5. Medicine/Medical.

a. the act of removing a fluid, as pus or serum, from a cavity of the body, by a hollow needle or trocar connected with a suction syringe.
b. the act of inhaling fluid or a foreign body into the bronchi and lungs, often after vomiting.

6. when marko attends church, as in this morning, and finds that — even though he loves his church and the people there — he experiences no connection (with people or with god); and, as a result, finds himself ‘practicing’ the practice of worship and engagement, without the experience thereof, with the intent that the experience and knowledge and belief will, at another time to come, seem once again real and authentic. in this sense, every action and many ‘beliefs’ practiced by marko this morning were done so with aspiration.

Eb·en·e·zer (eb-uh-nee-zer), noun.

1. a male given name: from a Hebrew word meaning “stone of help.”

2. male proper name, sometimes also the name of a Protestant chapel or meeting house, from name of a stone raised by Samuel to commemorate a victory over the Philistines at Mizpeh (I Sam. vii.12), from Heb. ebhen ezar “stone of help,” from ebhen “stone” + ezer “help.”

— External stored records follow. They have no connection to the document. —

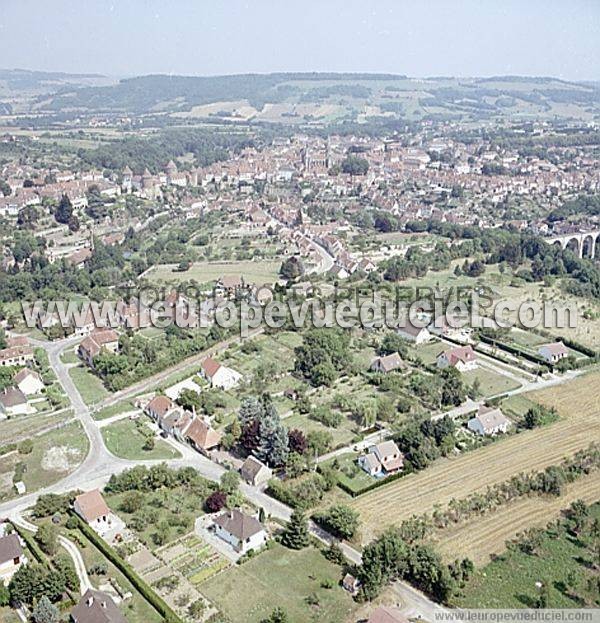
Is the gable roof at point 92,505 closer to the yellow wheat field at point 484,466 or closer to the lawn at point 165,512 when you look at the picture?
the lawn at point 165,512

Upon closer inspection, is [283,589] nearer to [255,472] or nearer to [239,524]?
[239,524]

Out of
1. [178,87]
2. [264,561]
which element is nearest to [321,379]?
[264,561]

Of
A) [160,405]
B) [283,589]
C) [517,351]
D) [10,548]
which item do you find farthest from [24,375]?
[517,351]

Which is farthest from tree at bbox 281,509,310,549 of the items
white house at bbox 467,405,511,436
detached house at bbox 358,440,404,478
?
white house at bbox 467,405,511,436

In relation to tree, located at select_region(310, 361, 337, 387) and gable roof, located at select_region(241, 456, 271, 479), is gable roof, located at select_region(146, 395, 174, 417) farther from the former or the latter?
tree, located at select_region(310, 361, 337, 387)

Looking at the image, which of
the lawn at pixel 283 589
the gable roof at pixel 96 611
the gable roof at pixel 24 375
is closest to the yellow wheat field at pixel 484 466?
the lawn at pixel 283 589

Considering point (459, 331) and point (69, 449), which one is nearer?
point (69, 449)

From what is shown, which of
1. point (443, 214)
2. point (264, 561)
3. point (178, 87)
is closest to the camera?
point (264, 561)

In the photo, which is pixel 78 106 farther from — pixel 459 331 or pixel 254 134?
pixel 459 331
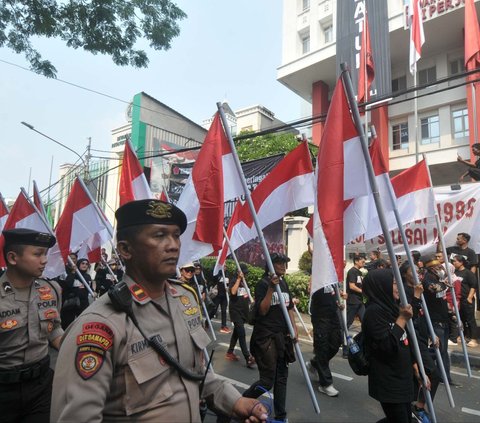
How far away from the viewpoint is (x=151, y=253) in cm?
164

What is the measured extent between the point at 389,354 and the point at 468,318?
553cm

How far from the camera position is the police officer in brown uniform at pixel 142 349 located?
1.33 meters

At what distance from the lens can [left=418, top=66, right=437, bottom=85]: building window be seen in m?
19.5

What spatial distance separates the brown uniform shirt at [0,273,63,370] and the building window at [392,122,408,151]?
2045cm

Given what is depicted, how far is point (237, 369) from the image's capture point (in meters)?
6.16

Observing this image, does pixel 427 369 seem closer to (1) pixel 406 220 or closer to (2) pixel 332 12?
(1) pixel 406 220

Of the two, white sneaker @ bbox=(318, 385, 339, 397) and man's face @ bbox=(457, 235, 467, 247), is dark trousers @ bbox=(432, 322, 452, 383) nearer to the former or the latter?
white sneaker @ bbox=(318, 385, 339, 397)

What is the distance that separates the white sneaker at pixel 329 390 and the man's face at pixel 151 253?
4.21 meters

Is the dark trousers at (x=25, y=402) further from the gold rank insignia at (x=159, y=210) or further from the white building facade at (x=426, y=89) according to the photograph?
the white building facade at (x=426, y=89)

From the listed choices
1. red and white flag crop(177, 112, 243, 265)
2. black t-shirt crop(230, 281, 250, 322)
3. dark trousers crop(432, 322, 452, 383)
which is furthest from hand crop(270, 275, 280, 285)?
black t-shirt crop(230, 281, 250, 322)

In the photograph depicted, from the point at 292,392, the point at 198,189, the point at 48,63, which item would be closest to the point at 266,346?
the point at 292,392

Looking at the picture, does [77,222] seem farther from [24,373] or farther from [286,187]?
[24,373]

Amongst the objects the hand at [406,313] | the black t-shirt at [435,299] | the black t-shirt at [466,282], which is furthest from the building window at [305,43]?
the hand at [406,313]

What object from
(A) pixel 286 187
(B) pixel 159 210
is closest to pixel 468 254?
(A) pixel 286 187
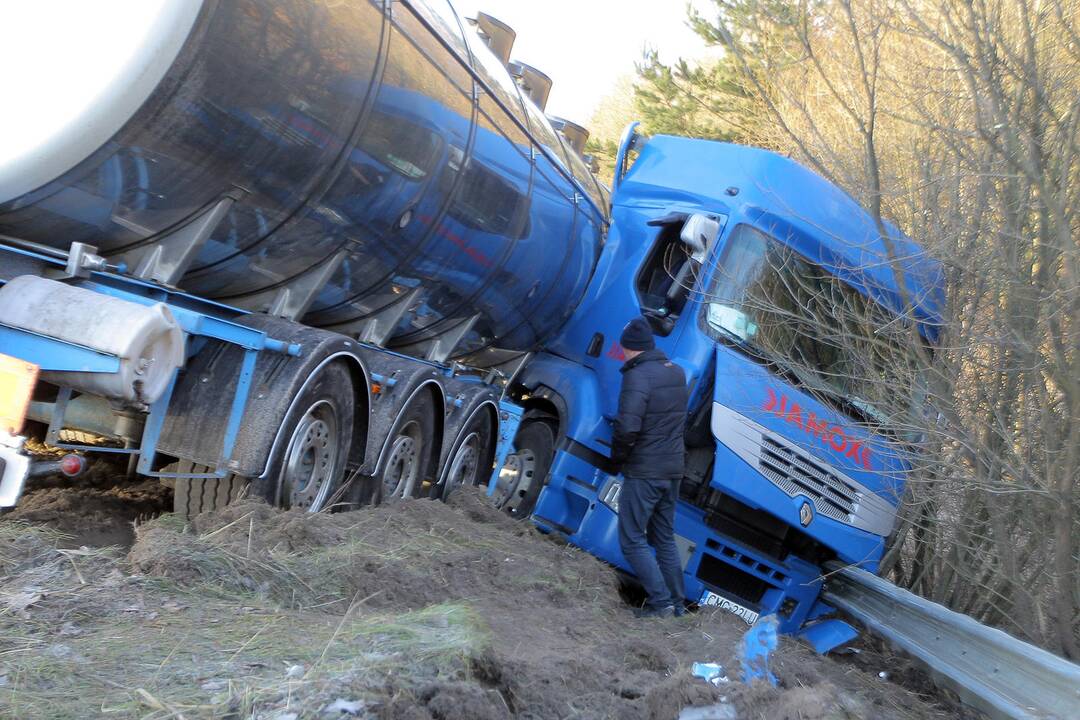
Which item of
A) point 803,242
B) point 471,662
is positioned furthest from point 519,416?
point 471,662

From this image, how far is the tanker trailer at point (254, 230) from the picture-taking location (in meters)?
4.00

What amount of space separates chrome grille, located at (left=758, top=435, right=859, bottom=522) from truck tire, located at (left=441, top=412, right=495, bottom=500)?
2152mm

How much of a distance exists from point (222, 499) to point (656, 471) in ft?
10.4

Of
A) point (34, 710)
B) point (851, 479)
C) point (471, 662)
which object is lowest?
point (34, 710)

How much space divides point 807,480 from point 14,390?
5691 mm

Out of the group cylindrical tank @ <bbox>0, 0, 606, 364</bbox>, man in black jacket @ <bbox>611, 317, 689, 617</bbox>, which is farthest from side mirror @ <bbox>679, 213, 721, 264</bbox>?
cylindrical tank @ <bbox>0, 0, 606, 364</bbox>

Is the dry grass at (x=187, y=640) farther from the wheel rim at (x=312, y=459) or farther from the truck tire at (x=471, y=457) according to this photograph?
the truck tire at (x=471, y=457)

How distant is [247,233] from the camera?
16.8 ft

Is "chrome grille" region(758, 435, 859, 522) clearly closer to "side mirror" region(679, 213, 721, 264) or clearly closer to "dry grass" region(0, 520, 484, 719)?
"side mirror" region(679, 213, 721, 264)

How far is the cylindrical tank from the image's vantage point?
13.1 feet

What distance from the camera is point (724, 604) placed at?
8109 millimetres

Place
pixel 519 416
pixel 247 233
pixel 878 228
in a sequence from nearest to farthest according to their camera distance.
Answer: pixel 247 233 < pixel 878 228 < pixel 519 416

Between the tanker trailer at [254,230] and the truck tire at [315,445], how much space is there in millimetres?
18

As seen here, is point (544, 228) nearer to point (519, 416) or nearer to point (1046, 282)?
point (519, 416)
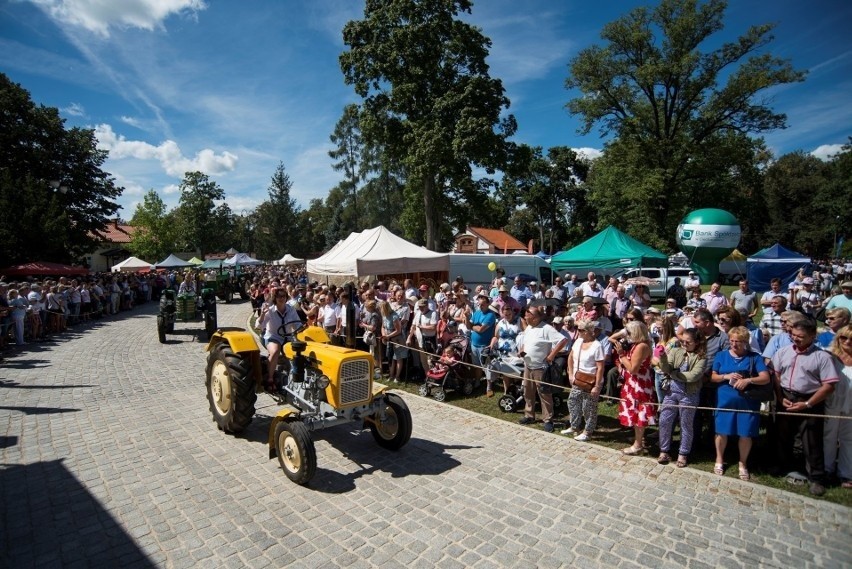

3. what marko draws on during mornings like this one, where attendance and participation at church feel hollow and fake (not that anyone else there was being hollow and fake — marko was the one who felt hollow and fake). in the midst of choosing to sing some of the songs about god and jesus and stuff, marko remembers that only last week he was in argentina, explaining to a room full of latin youth workers, the value of viewing spiritually intense moments (which are inevitable in youth ministry), when not manipulated, as ebenezers: spiritual markers of “god met me/us here” in the journey of adolescence. this memory, which came during a particularly hollow and fake moment of participating in singing a chris tomlin song — so much so that marko just stopped singing and stood there — caused marko to reflect back on the ebenezers in his recent journey, the recent “god met me here” moments. interesting that the sermon was on the old testament joseph, a dude who certainly would have had his share of “god met me here” moments interspersed with long periods of some opposite experience (what we might call the “inverse-nezer”).